Public Questions and Petitions

To receive any questions or petitions from members of the public



The Committee received questions from members of the public, and responses were provided as follows:-




Jenny Carpenter 




As a member of South Yorkshire Climate Alliance, I am anxious to find out how successful the Council has been in rolling out Carbon Literacy Training to its Members and officers.  The rapid reduction in carbon emissions that we need will only be achieved if each contemplated decision is taken with this as a priority.




I wish to put the question " Have all the Members of this Committee undergone Carbon Literacy training?


If not, will they do so as soon as possible to equip them better to serve in this capacity?


What steps are being taken to offer such training to all members and senior officers?"




In response, the Chair reported that online training on carbon literacy had been offered to all Council Members, and that refresher training would be offered on an annual basis. He added that a carbon literacy event had recently been organised for all Council employees.




Councillor Chris Rosling-Josephs reported that carbon literacy training had recently been provided by the South Yorkshire Pensions Authority for all its members.




Councillor Douglas Johnson reported that a carbon literacy training event had recently been held for all senior Council officers, at which around 120 had attended, and that the feedback in respect of the event had been very positive.




Councillor Dianne Hirst reported that any Council Members who had not been able to access the online training were able to view the material on the Members’ online portal.




The Chair stated that the questions would be referred to Mark Whitworth (Sustainability and Climate Change Service Manager), with a request that he provides a detailed, written response to Mrs Carpenter, to include details of the content of the online training.




Anne Ashe




I’m involved with South Yorkshire Climate Alliance, which very much wants to see climate issues embedded fully in the Sheffield Local Plan: my question encompasses this topic.

* _DATA SECTION_

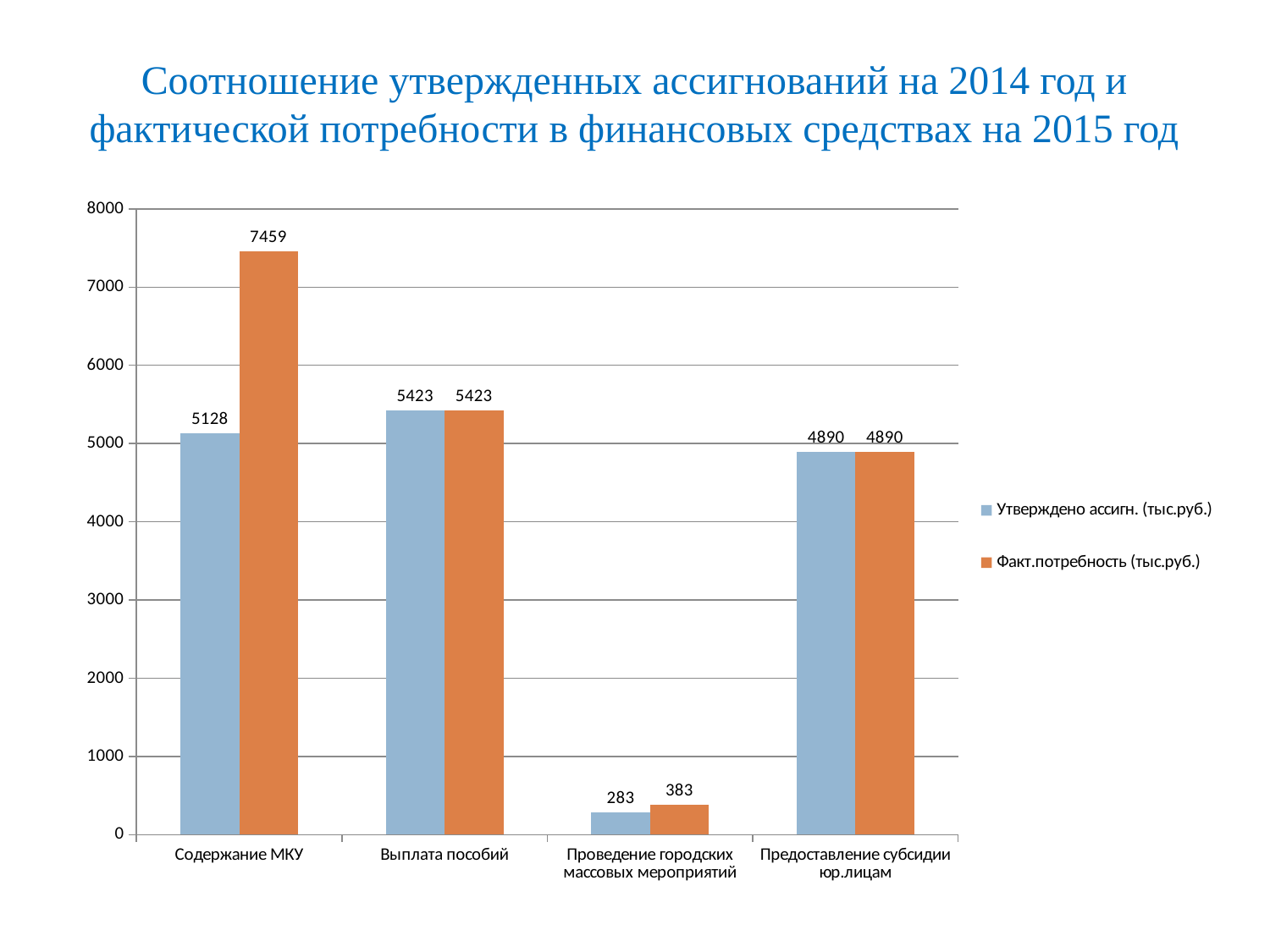
What is the difference between Факт.потребность and Утверждено ассигн. for Содержание МКУ? 2331 Which category has the lowest value for Утверждено ассигн. (тыс.руб.)? Проведение городских массовых мероприятий What is the value of Утверждено ассигн. (тыс.руб.) for Содержание МКУ? 5128 What is the value of Факт.потребность (тыс.руб.) for Содержание МКУ? 7459 How many series does the legend list? 2 How many categories are shown on the x axis? 4 What is the value of Утверждено ассигн. (тыс.руб.) for Предоставление субсидии юр.лицам? 4890 Which is larger for Выплата пособий: Утверждено ассигн. or Факт.потребность? They are equal (5423) Which category has the highest value for Факт.потребность (тыс.руб.)? Содержание МКУ What is the value of Факт.потребность (тыс.руб.) for Проведение городских массовых мероприятий? 383 What kind of chart is shown on the slide? Bar chart What is the difference between Факт.потребность and Утверждено ассигн. for Проведение городских массовых мероприятий? 100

* _WHAT THIS EXERCISE ASKS_
1 – Answer these questions from the meeting minutes:
(a) How often would refresher training on carbon literacy be offered to Council Members?
(b) About how many senior Council officers attended the recent carbon literacy training event?
(c) To whom did the Chair say the questions would be referred?
2 – Write out the passage of the meeting minutes that begins at the words "As a member" and stops after "as a priority.".
3 – According to the meeting minutes, why does Jenny Carpenter consider Carbon Literacy Training for Members and officers important?
The listing has no connection to the meeting minutes.

* _EXERCISE RESULTS_
1 –
(a) On an annual basis.
(b) Around 120.
(c) Mark Whitworth, the Sustainability and Climate Change Service Manager.

2 –
As a member of South Yorkshire Climate Alliance, I am anxious to find out how successful the Council has been in rolling out Carbon Literacy Training to its Members and officers.  The rapid reduction in carbon emissions that we need will only be achieved if each contemplated decision is taken with this as a priority.

3 – She says the rapid reduction in carbon emissions that is needed will only be achieved if each contemplated decision is taken with that reduction as a priority.